OGH10ObS161/9321.9.1993

Der Oberste Gerichtshof hat als Revisionsgericht in Arbeits- und Sozialrechtssachen durch den Senatspräsidenten des Obersten Gerichtshofes Dr.Kropfitsch als Vorsitzenden, die Hofräte des Obersten Gerichtshofes Mag.Engelmaier und Dr.Steinbauer als weitere Richter und die fachkundigen Laienrichter Dr.Ilona Gälzer (aus dem Kreis der Arbeitgeber) und Franz Riepl (aus dem Kreis der Arbeitnehmer) in der Sozialrechtssache der klagenden Partei Elisabeth G*****, Landarbeiterin, ***** vertreten durch Dr.Jörg Hobmeier und Dr.Hubertus Schuhmacher, Rechtsanwälte in Innsbruck, wider die beklagte Partei Pensionsversicherungsanstalt der Arbeiter, Roßauer Lände 3, 1092 Wien, vertreten durch Dr.Anton Rosicki, Rechtsanwalt in Wien, wegen Invaliditätspension, infolge Revision der Klägerin gegen das Urteil des Oberlandesgerichtes Innsbruck als Berufungsgerichtes vom 18.Mai 1993, GZ 5 Rs 40/93-24, womit infolge Berufung der beklagten Partei das Urteil des Landesgerichtes Innsbruck als Arbeits- und Sozialgericht vom 4.Februar 1993, GZ 44 Cgs 210/91-19, abgeändert wurde, in nichtöffentlicher Sitzung zu Recht erkannt:

 

Spruch:

Der Revision wird nicht Folge gegeben.

Die Klägerin hat die Kosten ihres Rechtsmittels selbst zu tragen.

Text

Entscheidungsgründe:

Die am 21.7.1943 geborene Klägerin ist in der Lage, leichte bis zu einem Drittel der Tagesarbeitszeit auch mittelschwere Arbeiten im gelegentlichen Wechsel der Körperhaltung zwischen Gehen, Stehen und Sitzen nur mehr in geschlossenen Räumen zu verrichten.
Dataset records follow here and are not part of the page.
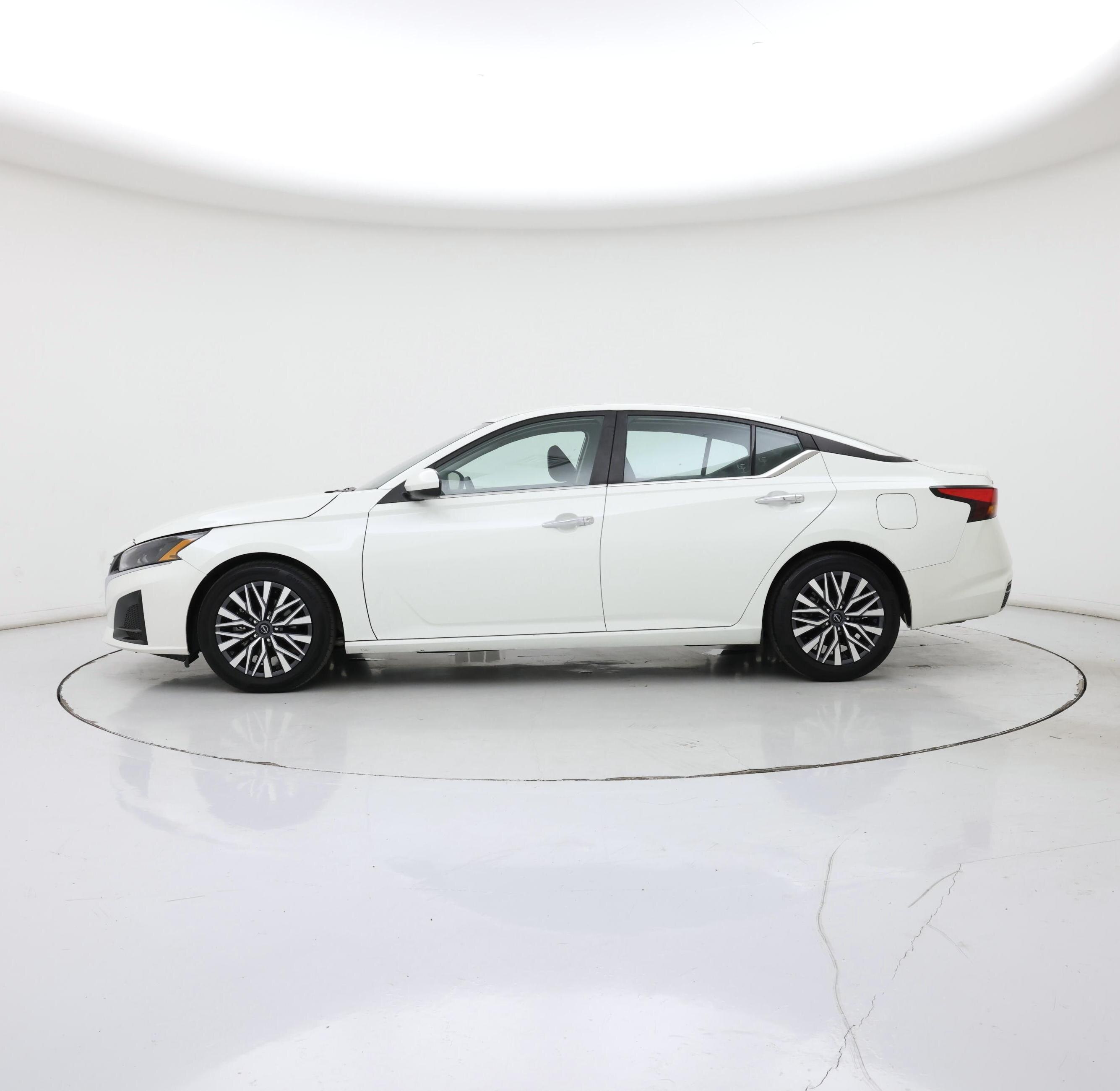 Thumbnail: 2023 Nissan Altima - 3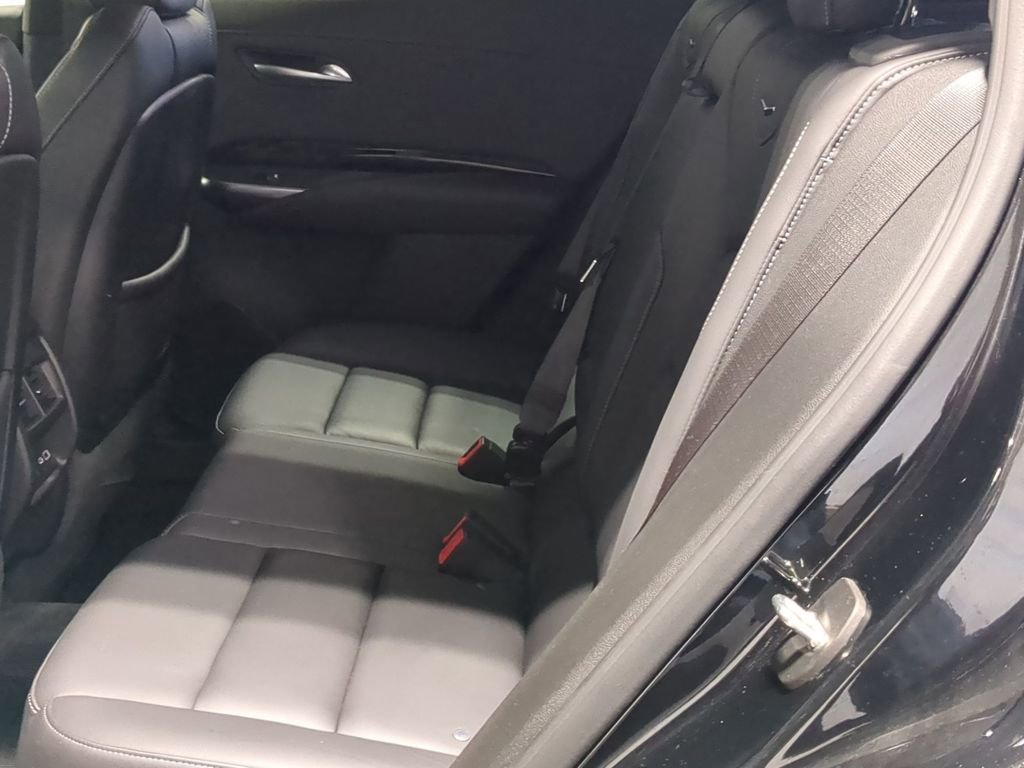 Used 2024 Cadillac XT4 Luxury w/ Cold Weather Package image 32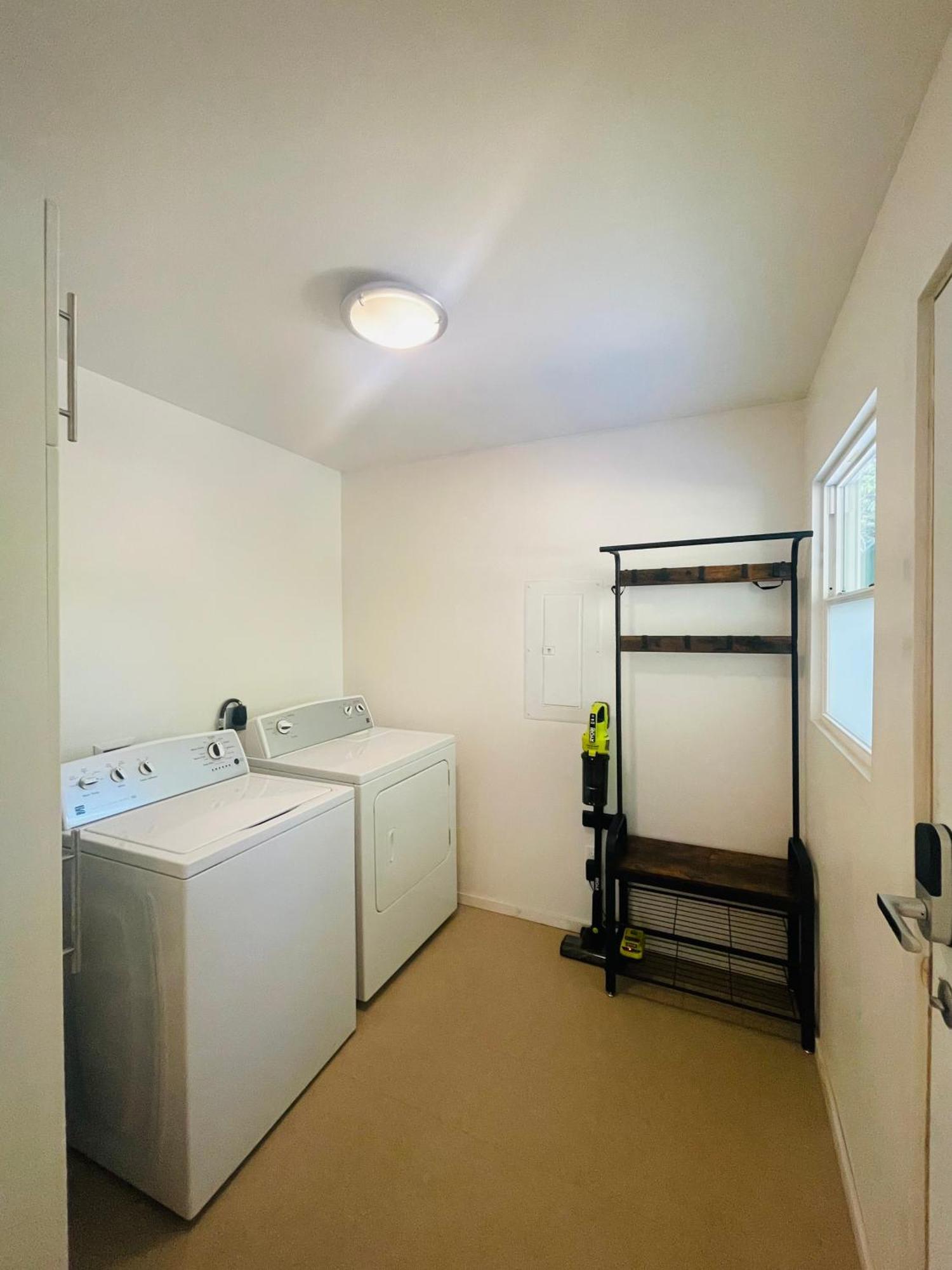 Super Privacy Lakeshore Forest With Air Conditioners At Haller *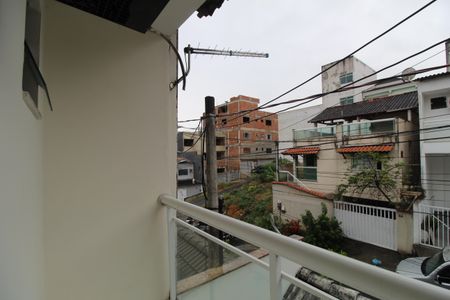 Casa de condomínio à venda com 112m², 3 quartos e 1 vagaSuíte - Varanda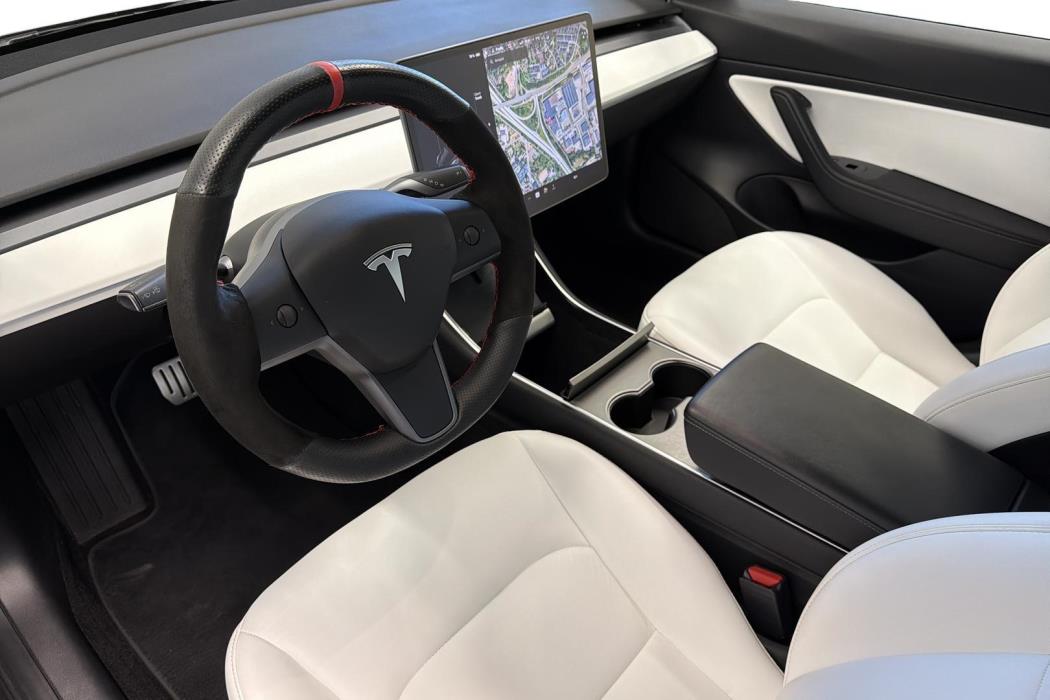 TESLA Model 3 2019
Ein normaler Achtstunden-Arbeitstag ist der Klägerin unter diesen Voraussetzungen zumutbar. Ihr müßte die Möglichkeit eingeräumt werden, jeweils am Vormittag und am Nachmittag eine kleine Zwischenmahlzeit zu sich zu nehmen, ohne daß hiezu die Arbeit eigens unterbrochen werden müßte. Vermieden werden soll das Heben und Tragen von Lasten, Arbeiten in ständig gebückter Körperhaltung oder häufiges Bücken, Arbeiten unter starkem Zeit- und Leistungsdruck und Streß. Bei manuellen Tätigkeiten, die mit einer gewissen Gefährdung verbunden sind, sind Schutzhandschuhe zu tragen. Die Klägerin war vorerst als Hausmädchen und ab 1977 bis 1990 als Gehilfin in der ländlichen Hauswirtschaft beschäftigt. Sie hat einen Winterkurs einer landwirtschaftlichen Haushaltungsschule absolviert. Sie ist in der Landwirtschaft aufgewachsen und hat alle Arbeiten verrichtet, die angefallen sind. Sie hat auf einem Hof mit 20 Stück Vieh mitgeholfen, dieses zu versorgen. Die Tiere wurden von der Klägerin gemolken, geputzt, gestriegelt. Sie hat auch den Stall ausgemistet. Mit dem Einkauf hatte sie nichts zu tun, sie half jedoch mit, die Felder zu bestellen, auf denen hauptsächlich Gras, Hafer, Gerste, Roggen und Kartoffel angebaut werden. Weiters hat sie im Haushalt alle Tätigkeiten verrichtet, die angefallen sind, insbesondere Putzen, Bügeln und Kochen.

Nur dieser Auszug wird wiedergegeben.